══ Teks Halaman ══
Divestasi KPC Makan Korban


Seorang kawan mengirimkan pesan pendek seluler beberapa hari yang lalu. “Awang gerilya ke Jakarta, nyari dukungan karena dijadikan tersangka saham KPC,” isi pesan itu.

Awang yang dimaksud adalah Awang Faroek Ishak, Gubernur Kalimantan Timur. Ia gubernur pertama pelaksanaan pemilihan langsung di negeri penghasil tambang dan migas terbesar itu untuk priode 2008-2013. Sebelum jadi orang nomor satu, ia Bupati Kutai Timur, daerah penghasil batu bara yang seluruh lahannya dieskplorasi PT. Kaltim Prima Coal (KPC).


Saham PT. KPC sebelumnya milik British Petroleum (BP) dan Rio Tinto (RT). Pada tahun 2004, saat alotnya divestasi 51 persen saham KPC karena keinginan pemerintah Kalimantan Timur menguasai divestasi itu, secara mengejutkan terjadi penjualan saham KPC ke Bumi Resources (BR), ini perusahaan milik pengusaha Bakrie yang sekarang sebagai Ketua Umum Partai Golkar.

Saya ingat benar saat itu, situasi begitu tegang. Aksi demontrasi kerap terjadi di Kota Samarinda sebagai ibukota Kalimantan Timur, juga berlangsung di Sanggata, Kutai Timur. Lontar opini terjadi di semua media lokal dan nasional, bahkan ancaman blokade produksi KPC juga dilakukan.

Sedangkan di kalangan pemerintah daerah, hampir setiap malam dilangsungkan rapat jajaran pemerintah Kalimantan Timur dan Kutai Timur, juga melibatkan tokoh masyarakat dan anggota DPRD. Debat dan perang argumentasi, berseliweran di setiap rapat. Saling curiga ada kepentingan pribadi, bukan jadi rahasia umum lagi.
═══
Langkah Pengerjaan
1) Salin bagian teks tentang divestasi KPC dari "Awang yang dimaksud" sampai "Umum Partai Golkar." tanpa mengubah satu kata pun.
2) Tentukan apakah setiap pernyataan berikut sesuai dengan teks tentang divestasi KPC, lalu jawab ya atau tidak disertai kutipan kata-kata teks yang menentukan jawabannya: (a) Awang Faroek Ishak pernah menjabat Bupati Kutai Timur sebelum menjadi gubernur. (b) Saham KPC sebelumnya dimiliki oleh Bumi Resources dan Rio Tinto. (c) Divestasi yang dibahas menyangkut 49 persen saham KPC.
Item yang disertakan tidak dipakai dalam latihan ini.
══ Data Tersimpan ══
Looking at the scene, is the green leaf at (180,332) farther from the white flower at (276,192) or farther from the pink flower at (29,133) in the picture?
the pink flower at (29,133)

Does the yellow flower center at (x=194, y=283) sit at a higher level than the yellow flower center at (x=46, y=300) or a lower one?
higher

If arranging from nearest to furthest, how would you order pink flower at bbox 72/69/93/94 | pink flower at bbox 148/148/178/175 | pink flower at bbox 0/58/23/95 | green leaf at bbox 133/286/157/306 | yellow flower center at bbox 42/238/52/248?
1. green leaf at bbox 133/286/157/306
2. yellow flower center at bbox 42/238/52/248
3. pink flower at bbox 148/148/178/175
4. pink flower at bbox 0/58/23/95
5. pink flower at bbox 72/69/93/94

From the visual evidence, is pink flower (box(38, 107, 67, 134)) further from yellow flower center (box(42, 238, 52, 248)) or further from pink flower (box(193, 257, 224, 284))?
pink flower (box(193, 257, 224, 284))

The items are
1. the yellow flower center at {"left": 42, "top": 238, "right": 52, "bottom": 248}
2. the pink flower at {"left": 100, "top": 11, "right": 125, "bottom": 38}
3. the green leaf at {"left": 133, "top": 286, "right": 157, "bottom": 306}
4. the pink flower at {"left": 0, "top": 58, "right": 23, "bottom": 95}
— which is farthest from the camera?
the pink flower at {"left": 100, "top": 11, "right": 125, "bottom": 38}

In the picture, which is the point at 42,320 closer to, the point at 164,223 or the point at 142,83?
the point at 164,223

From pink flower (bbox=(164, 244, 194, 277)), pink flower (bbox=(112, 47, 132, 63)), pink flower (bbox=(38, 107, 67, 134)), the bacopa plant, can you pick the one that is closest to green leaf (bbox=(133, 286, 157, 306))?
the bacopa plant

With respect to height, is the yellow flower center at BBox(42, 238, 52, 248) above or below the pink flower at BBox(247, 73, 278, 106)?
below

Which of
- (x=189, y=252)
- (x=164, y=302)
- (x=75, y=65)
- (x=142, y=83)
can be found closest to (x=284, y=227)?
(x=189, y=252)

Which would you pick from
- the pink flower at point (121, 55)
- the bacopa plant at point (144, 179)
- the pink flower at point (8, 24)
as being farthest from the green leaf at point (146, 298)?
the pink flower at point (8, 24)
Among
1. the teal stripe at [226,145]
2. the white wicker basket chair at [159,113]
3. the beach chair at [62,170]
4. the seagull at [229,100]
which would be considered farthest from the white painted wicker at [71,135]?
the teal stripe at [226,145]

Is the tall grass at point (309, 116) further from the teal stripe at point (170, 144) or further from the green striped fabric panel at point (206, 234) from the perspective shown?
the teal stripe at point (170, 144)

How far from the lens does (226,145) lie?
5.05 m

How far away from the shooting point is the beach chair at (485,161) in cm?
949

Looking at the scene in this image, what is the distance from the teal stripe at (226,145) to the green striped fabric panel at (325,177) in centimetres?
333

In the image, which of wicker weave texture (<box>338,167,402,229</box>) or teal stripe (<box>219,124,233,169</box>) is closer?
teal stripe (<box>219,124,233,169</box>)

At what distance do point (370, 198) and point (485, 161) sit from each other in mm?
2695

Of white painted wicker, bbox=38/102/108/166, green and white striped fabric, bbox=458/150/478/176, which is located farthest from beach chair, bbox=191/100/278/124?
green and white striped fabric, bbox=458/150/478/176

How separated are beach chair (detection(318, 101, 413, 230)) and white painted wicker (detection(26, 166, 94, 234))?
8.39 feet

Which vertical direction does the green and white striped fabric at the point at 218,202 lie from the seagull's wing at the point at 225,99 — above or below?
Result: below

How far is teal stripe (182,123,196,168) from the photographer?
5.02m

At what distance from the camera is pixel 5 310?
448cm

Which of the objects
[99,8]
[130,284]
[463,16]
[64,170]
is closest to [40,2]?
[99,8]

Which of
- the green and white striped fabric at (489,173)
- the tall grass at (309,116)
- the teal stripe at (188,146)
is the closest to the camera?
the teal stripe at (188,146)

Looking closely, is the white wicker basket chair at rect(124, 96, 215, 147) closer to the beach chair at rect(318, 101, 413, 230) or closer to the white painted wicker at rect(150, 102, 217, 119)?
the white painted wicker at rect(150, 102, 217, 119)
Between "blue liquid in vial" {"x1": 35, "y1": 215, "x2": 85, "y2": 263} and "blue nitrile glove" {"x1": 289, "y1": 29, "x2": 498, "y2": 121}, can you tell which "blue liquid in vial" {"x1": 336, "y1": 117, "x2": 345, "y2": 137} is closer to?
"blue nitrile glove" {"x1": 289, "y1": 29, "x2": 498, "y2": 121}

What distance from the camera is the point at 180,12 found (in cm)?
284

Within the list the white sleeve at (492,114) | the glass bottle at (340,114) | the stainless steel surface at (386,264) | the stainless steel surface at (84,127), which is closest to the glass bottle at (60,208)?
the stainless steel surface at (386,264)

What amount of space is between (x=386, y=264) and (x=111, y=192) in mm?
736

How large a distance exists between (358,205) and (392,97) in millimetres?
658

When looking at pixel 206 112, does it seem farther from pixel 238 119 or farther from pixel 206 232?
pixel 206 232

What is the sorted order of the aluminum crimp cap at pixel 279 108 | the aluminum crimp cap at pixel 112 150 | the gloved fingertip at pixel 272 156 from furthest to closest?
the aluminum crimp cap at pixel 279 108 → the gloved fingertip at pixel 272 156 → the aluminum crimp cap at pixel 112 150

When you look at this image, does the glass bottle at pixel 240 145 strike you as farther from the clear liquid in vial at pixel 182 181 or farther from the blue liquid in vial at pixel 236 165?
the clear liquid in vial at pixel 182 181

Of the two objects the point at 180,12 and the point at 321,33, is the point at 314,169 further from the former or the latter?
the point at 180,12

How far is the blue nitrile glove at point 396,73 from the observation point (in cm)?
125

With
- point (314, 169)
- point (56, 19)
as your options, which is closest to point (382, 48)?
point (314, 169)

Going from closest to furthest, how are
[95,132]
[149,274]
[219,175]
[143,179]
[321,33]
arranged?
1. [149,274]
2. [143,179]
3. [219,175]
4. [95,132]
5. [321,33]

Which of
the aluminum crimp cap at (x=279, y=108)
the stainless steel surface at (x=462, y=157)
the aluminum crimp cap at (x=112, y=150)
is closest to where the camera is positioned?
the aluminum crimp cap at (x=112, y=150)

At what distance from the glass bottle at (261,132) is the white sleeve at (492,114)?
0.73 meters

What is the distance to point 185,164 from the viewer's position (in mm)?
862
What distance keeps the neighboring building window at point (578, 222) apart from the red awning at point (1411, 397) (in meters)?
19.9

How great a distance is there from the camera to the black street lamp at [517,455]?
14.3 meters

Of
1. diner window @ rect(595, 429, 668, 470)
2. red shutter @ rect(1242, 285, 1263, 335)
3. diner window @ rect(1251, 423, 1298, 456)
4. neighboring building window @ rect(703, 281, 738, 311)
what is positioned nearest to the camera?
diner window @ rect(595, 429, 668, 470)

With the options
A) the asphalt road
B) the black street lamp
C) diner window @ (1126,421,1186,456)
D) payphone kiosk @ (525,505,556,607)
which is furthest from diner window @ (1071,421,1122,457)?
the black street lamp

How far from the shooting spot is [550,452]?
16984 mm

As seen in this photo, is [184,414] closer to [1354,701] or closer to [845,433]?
═══
Hasil Latihan
1)
Awang yang dimaksud adalah Awang Faroek Ishak, Gubernur Kalimantan Timur. Ia gubernur pertama pelaksanaan pemilihan langsung di negeri penghasil tambang dan migas terbesar itu untuk priode 2008-2013. Sebelum jadi orang nomor satu, ia Bupati Kutai Timur, daerah penghasil batu bara yang seluruh lahannya dieskplorasi PT. Kaltim Prima Coal (KPC).


Saham PT. KPC sebelumnya milik British Petroleum (BP) dan Rio Tinto (RT). Pada tahun 2004, saat alotnya divestasi 51 persen saham KPC karena keinginan pemerintah Kalimantan Timur menguasai divestasi itu, secara mengejutkan terjadi penjualan saham KPC ke Bumi Resources (BR), ini perusahaan milik pengusaha Bakrie yang sekarang sebagai Ketua Umum Partai Golkar.

2)
(a) Ya: "Sebelum jadi orang nomor satu, ia Bupati Kutai Timur".
(b) Tidak: "Saham PT. KPC sebelumnya milik British Petroleum (BP) dan Rio Tinto (RT)."
(c) Tidak: "divestasi 51 persen saham KPC".